#### Task instructions
What motto did the company in the passage about Enron have?

#### Extract
----
They were also able to use their power to get permission to use what they call mark-to-market accounting which allows them to, essentially, post self-proclaimed imaginary profits. This is what allowed Enron to post quarter after quarter of profits that never really existed. They were losing money on power plants in India and bad arbitrage bets while posting profit. The accounting got pretty creative, to say the least. And we all know what happened to Arthur Anderson, who traded scruples for fees.

Thousands of people who lost their jobs and pensions worked for a company whose motto was "Ask Why". Had those employees asked a few more questions they might have realized that the company they worked for had no real way to make money and was, in fact losing money as analysts raved, and people bought and Lay and Skilling and Fastow secretly sold. The one analyst who did question Enron was fired because of his questions.

The lawyers who approved all this and looked the other way were never asked too many questions, they just said, we'll make some tougher laws. And they did. Sarbane Oxley has been a very lucrative source or revenue for lawyers and accountants. Will that protect us?

The film, according to its director Alex Gibney, is not just about a few bad men. It's about the allure of money. It about how easy it is to bluff and buy everyone: the people who worked there, professional stock analysts, governments, the media.... everyone! We're all so impressed by people who exude confidence and money. It's all about appearance. We've become so lost and superficial.
----
#### Information supplied
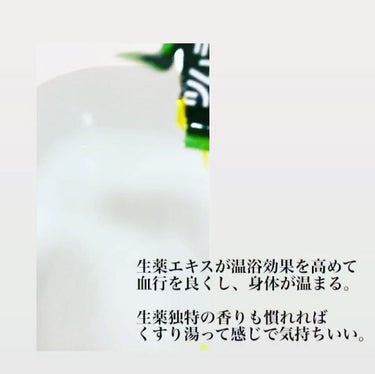 ツムラのくすり湯 バスハーブ/ツムラ/入浴剤を使ったクチコミ（3枚目）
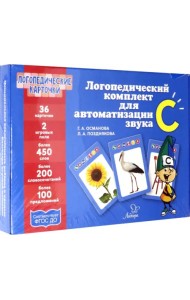 Логопедический комплект для автоматизации звука С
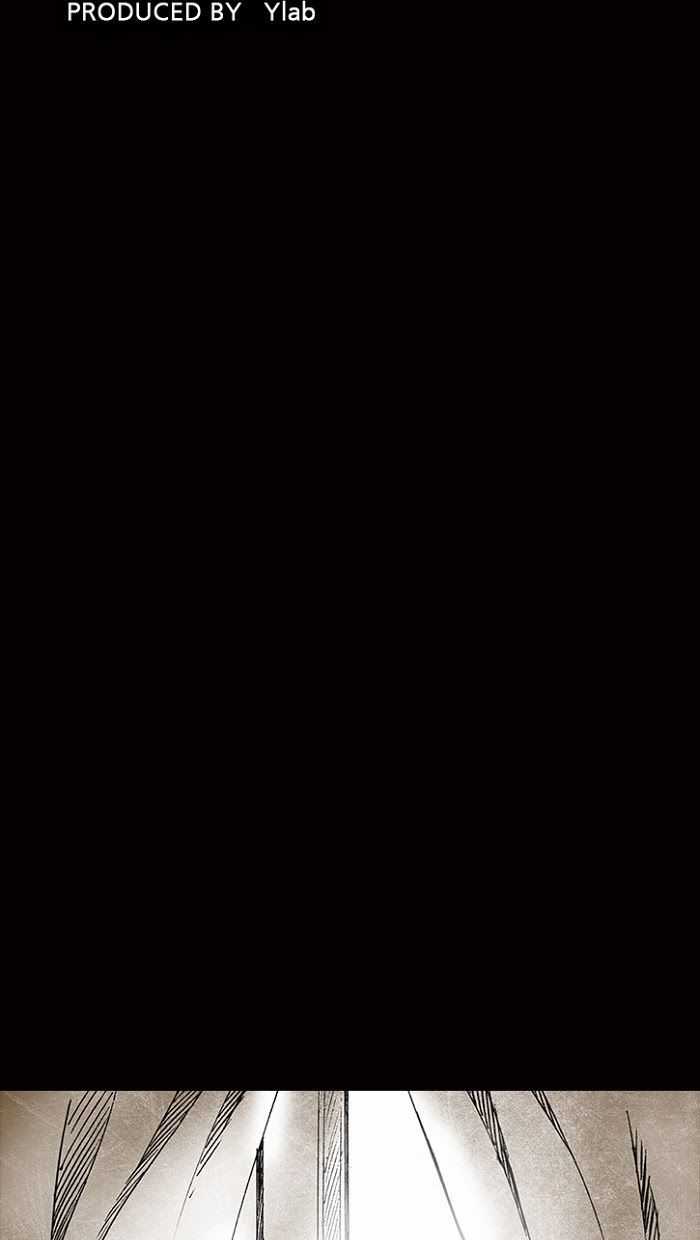 Distant Sky 1 - Chapter 13 - Trang 3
----
#### Exercise result
"Ask Why"